In this article, I will outline some of the main complications, and propose directions advertisers may consider to get closer to the original promise, and to advertising optimization.

Main challenges

  1. Attribution. Which traffic source is to be credited for a conversion? Oftentimes, a user is converted after arriving multiple times at the website via diverse sources. Should the "last click" be fully credited as the source, disregarding the prior ones? Why not the first click? Or split the credit between them in this way or other? How far back should clicks be considered as part of the "click stream to conversion"?

    These are not easy questions to answer, and they strongly depend on specific business characteristics. Add to the equation a multitude of technical variables related to the tracking mechanisms themselves. The core issue of attributing credit to click sources is all but straightforward.
  2. Granularity. As new advertising formats continually roll out and are refined (especially by Google) which is the "granular unit" to be attributed a success or failure and optimized accordingly? Is it a keyword, a text ad or a landing page? Is it an ad placement or banner creative?

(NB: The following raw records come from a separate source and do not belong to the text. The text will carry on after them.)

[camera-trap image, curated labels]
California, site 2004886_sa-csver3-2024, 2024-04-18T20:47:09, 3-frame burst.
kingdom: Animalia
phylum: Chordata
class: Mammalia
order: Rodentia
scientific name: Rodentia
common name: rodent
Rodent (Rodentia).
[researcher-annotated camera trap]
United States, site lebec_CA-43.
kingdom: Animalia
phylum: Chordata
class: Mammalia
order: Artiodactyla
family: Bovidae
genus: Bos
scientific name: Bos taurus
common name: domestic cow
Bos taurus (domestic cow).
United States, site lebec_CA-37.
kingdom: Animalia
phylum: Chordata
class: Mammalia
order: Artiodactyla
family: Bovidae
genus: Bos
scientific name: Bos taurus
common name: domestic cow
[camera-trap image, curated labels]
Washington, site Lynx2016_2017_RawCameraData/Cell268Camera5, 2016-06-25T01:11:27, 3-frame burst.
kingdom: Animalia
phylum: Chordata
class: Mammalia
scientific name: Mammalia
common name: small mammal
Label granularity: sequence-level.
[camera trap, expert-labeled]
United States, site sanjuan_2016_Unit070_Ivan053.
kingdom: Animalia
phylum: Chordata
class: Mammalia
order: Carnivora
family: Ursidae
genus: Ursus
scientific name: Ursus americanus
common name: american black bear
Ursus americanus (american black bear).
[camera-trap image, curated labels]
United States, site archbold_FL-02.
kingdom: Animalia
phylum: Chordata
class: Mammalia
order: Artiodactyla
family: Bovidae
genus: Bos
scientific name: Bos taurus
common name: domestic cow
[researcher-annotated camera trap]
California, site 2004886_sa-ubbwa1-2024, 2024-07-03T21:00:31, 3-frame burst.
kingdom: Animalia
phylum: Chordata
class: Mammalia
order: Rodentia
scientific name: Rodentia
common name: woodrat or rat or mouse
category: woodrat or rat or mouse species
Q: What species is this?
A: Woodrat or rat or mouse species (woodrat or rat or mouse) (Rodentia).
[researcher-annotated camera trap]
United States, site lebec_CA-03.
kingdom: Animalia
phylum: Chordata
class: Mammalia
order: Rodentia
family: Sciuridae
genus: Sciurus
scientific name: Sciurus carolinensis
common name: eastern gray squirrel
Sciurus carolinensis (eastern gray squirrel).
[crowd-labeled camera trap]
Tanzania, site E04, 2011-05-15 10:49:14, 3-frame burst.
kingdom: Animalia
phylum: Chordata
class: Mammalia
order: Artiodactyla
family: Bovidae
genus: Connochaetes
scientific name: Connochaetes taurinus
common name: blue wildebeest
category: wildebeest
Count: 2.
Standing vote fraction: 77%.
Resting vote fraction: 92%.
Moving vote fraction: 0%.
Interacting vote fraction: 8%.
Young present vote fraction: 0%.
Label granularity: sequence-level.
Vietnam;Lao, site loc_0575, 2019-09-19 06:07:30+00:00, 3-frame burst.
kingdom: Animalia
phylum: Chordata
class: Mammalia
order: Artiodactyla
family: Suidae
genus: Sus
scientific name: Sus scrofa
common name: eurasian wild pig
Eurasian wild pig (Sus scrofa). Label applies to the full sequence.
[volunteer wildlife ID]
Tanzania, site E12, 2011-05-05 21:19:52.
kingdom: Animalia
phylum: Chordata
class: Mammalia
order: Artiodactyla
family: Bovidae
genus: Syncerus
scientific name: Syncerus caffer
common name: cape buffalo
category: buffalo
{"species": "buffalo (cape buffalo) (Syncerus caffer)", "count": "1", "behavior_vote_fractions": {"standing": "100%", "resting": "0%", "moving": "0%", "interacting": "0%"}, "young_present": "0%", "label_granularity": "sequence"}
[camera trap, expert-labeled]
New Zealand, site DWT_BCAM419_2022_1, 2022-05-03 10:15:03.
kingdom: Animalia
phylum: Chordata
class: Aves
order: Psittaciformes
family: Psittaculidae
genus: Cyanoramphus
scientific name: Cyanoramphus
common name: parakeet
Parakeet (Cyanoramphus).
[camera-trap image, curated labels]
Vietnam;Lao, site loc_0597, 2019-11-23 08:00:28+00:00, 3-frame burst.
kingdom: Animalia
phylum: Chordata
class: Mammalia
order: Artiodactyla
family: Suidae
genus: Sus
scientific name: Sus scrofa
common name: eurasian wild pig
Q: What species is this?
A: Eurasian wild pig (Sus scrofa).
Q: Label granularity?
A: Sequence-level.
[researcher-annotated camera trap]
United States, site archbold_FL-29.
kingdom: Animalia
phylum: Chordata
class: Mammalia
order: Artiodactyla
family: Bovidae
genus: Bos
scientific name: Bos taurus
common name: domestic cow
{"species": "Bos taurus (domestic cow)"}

    The answer is, of course, their combinations. However, analysis of this multi-dimensional environment creates a massive dataset that requires a far more complex decision-making process, and a highly powerful analysis tool and staff.
  3. Untracked influences. Offline and online advertising do not live separately. People exposed to brands offline will interact more with the brand online, and vise versa. But the available tracking tools tell us a partial and disparate story: an online transaction generated via a certain tracked click, or a transaction at the brick and mortar cashier that just occurred.

    Moreover, online display advertising and social media may influence brand perception and attraction, which would not translate directly into incoming clicks, and therefore are not tracked. However, they could have influence on increased brand related searches, increased CTRs for the brand ads, and ultimately more conversions. We have seen multiple cases during periods of intense brand-related advertising activity where conversions have increased significantly. When brand advertising slows, products return to lower interest and conversion levels for branded clicks.
  4. Lifetime client value considerations. Not all clients were born equal, as every salesperson knows. However, most direct response advertisers work by a "cost per client acquisition" (CPA) target. This means that they are willing to pay up to a certain threshold for acquiring a single client.

    CPA value is usually derived by predictions of lifetime client value. However, that client lifetime value may differ greatly from theme to theme, country to country, and a host of other parameters. Erroneous campaign management decisions could be made by relying too much on across-the-board CPA targets.